NATURAL INNER JOIN yields a cartesian product too. Just tried it!
 
> Date: Sun, 18 Oct 2009 15:54:11 -0700
> From: dar...@darrenduncan.net
> To: sqlite-users@sqlite.org
> Subject: Re: [sqlite] "x NATURAL JOIN x" BUG
> 
> Jay A. Kreibich wrote:
> > On Sun, Oct 18, 2009 at 02:17:42PM +0200, Kristoffer Danielsson scratched 
> > on the wall:
> >> Clearly, SQLite executes a cartesian product!
> > 
> > Look at the output. It does not produce a Cartesian product.

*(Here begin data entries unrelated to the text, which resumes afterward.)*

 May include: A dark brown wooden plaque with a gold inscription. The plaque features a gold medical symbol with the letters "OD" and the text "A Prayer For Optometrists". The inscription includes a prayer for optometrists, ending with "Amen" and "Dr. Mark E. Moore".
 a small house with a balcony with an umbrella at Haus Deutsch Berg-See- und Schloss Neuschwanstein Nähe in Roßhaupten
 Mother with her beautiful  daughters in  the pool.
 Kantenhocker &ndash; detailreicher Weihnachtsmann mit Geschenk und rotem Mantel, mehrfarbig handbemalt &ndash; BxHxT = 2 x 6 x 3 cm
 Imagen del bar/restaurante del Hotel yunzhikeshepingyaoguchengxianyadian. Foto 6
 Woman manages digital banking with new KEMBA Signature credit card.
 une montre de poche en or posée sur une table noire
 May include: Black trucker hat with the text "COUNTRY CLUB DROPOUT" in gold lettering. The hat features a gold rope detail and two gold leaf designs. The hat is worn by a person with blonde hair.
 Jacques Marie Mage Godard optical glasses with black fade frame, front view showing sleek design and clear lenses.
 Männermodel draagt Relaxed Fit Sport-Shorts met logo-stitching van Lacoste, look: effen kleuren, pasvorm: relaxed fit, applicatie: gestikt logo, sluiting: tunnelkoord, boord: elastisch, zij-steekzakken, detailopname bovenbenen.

All
> > the rows are valid:
> > 
> > SQLite version 3.6.19
> > Enter ".help" for instructions
> > Enter SQL statements terminated with a ";"
> > sqlite> create table t (c1, c2);
> > sqlite> insert into t values ( 1, 2 );
> > sqlite> insert into t values ( 3, 4 );
> > sqlite> insert into t values ( 5, 6 );
> > sqlite> select * from t natural join t; 
> > 1|2
> > 1|2
> > 1|2
> > 3|4
> > 3|4
> > 3|4
> > 5|6
> > 5|6
> > 5|6
> > 
> > I'm not sure I'd call it correct, but it isn't a product.
> 
> Jay, you've just proven Kristoffer's point. That result demonstrates that a 
> cartesian product *was* produced. The table t had 3 rows, and the result had 
> 3*3 rows, which is a cartesian product by definition.
> 
> Your query should have produced the same result as this query:
> 
> select t1.* from t as t1 inner join t as t2 using (c1,c2);
> 
> ... but instead it produced the same result as this query:
> 
> select t1.* from t as t1 cross join t as t2 using (c1,c2);
> 
> Now I would be ready to consider that SQLite has a bug, but then looking at 
> the 
> syntax at http://sqlite.org/lang_select.html I see that SQLite defines 
> multiple 
> versions of natural join; it has *both* NATURAL INNER JOIN and NATURAL CROSS 
> JOIN, and I'm guessing that if you leave the middle word out it is using 
> CROSS 
> by default, ostensibly for consistency for when you simply say JOIN.
> 
> So if that is the case, then the current behavior is clearly documented as 
> expected and so not an implementation bug. And so then you would have to say 
> this:
> 
> select * from t natural inner join t;
> 
> ... to get the expected result of 3 rows.
> 
> This all being said, the whole mess strikes me as a *design bug*. It simply 
> doesn't make sense to have both NATURAL INNER and NATURAL CROSS syntax. One 
> should simply be able to say NATURAL and it would do the right thing, which 
> is a 
> cartesian product when no column names are the same, an intersect when all 
> column names are the same, and an inner join otherwise.
> 
> My proposal is certainly logically sound. A natural join by definition only 
> has 
> a result row for each distinct pair of source rows that have the same values 
> for 
> the subset of their columns with the same names; a cartesian product is a 
> degenerate case where that subset of columns has zero members, and so since 
> the 
> empty set matches the empty set every row from each source rowsets would 
> match 
> every row from the other rowsets.
> 
> The only variations that make sense on a natural join is OUTER.